■ INPUT RECORDS:
───

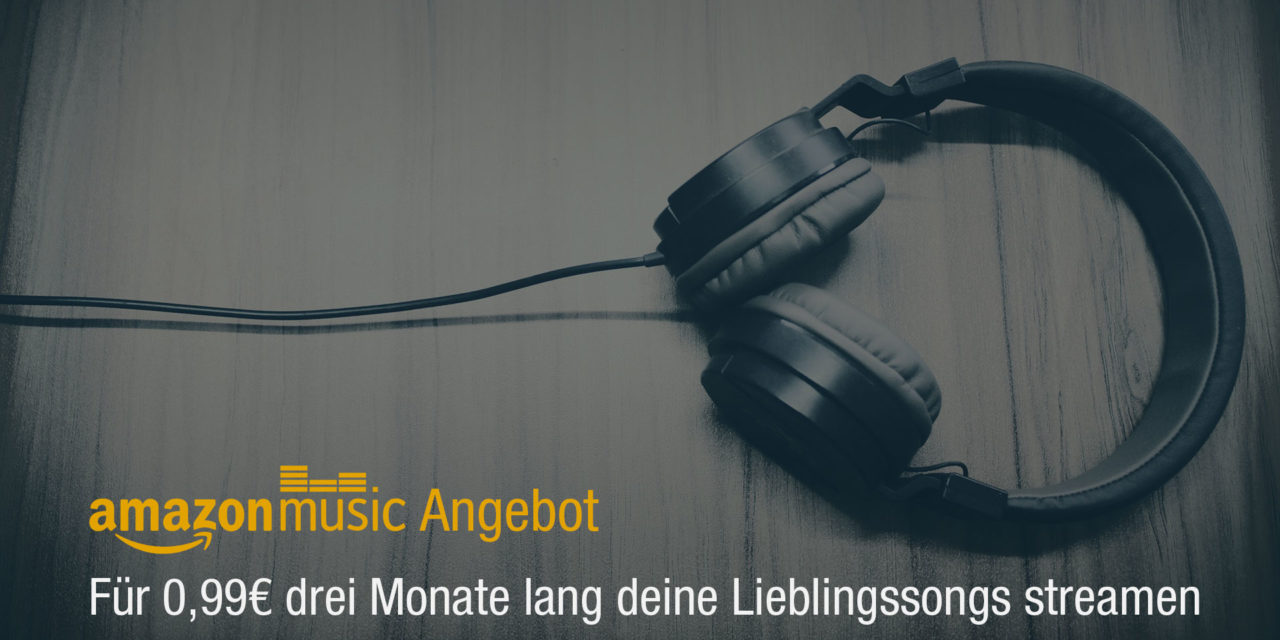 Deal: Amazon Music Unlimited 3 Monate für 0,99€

───

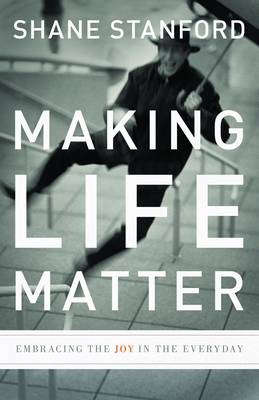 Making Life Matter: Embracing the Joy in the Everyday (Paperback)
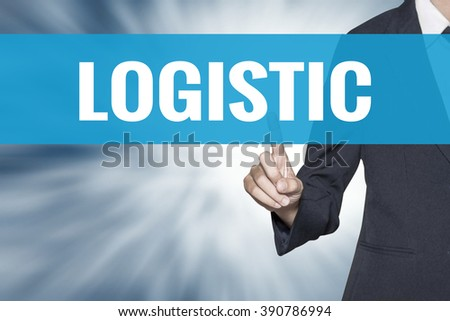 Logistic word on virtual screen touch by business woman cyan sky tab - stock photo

───

■ ASSIGNED TASK:
Copy word for word the lines of the records above from the one with "Making Life Matter: Embracing" up to and including the one with "Logistic word on". Skip the pictures.

■ ANSWER SPACE:
 Making Life Matter: Embracing the Joy in the Everyday (Paperback)
 Logistic word on virtual screen touch by business woman cyan sky tab - stock photo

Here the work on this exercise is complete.